Start of DATA PROVIDED
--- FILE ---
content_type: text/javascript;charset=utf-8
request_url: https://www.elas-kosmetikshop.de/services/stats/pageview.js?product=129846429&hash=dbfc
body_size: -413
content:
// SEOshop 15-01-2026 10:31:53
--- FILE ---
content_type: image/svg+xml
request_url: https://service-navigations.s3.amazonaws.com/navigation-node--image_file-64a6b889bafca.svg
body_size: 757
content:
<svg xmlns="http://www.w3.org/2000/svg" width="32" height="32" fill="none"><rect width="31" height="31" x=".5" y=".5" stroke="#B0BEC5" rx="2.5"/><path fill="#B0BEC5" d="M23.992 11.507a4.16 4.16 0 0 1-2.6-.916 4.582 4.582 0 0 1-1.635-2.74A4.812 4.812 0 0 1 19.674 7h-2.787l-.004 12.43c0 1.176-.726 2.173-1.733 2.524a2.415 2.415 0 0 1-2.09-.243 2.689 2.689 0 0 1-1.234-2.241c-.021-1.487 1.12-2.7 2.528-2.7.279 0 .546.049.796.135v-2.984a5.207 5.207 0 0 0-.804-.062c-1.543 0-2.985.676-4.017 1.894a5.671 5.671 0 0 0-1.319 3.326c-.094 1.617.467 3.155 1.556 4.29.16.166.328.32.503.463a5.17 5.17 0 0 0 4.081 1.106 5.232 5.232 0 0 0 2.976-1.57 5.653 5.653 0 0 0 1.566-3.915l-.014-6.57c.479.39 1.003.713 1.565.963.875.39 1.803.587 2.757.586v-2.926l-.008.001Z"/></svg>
End of DATA PROVIDED
• _WHAT TO DO_
Please return the full listing exactly as it appears.

• _SOLUTION FOR THIS PROBLEM_
--- FILE ---
content_type: text/javascript;charset=utf-8
request_url: https://www.elas-kosmetikshop.de/services/stats/pageview.js?product=129846429&hash=dbfc
body_size: -413
content:
// SEOshop 15-01-2026 10:31:53
--- FILE ---
content_type: image/svg+xml
request_url: https://service-navigations.s3.amazonaws.com/navigation-node--image_file-64a6b889bafca.svg
body_size: 757
content:
<svg xmlns="http://www.w3.org/2000/svg" width="32" height="32" fill="none"><rect width="31" height="31" x=".5" y=".5" stroke="#B0BEC5" rx="2.5"/><path fill="#B0BEC5" d="M23.992 11.507a4.16 4.16 0 0 1-2.6-.916 4.582 4.582 0 0 1-1.635-2.74A4.812 4.812 0 0 1 19.674 7h-2.787l-.004 12.43c0 1.176-.726 2.173-1.733 2.524a2.415 2.415 0 0 1-2.09-.243 2.689 2.689 0 0 1-1.234-2.241c-.021-1.487 1.12-2.7 2.528-2.7.279 0 .546.049.796.135v-2.984a5.207 5.207 0 0 0-.804-.062c-1.543 0-2.985.676-4.017 1.894a5.671 5.671 0 0 0-1.319 3.326c-.094 1.617.467 3.155 1.556 4.29.16.166.328.32.503.463a5.17 5.17 0 0 0 4.081 1.106 5.232 5.232 0 0 0 2.976-1.57 5.653 5.653 0 0 0 1.566-3.915l-.014-6.57c.479.39 1.003.713 1.565.963.875.39 1.803.587 2.757.586v-2.926l-.008.001Z"/></svg>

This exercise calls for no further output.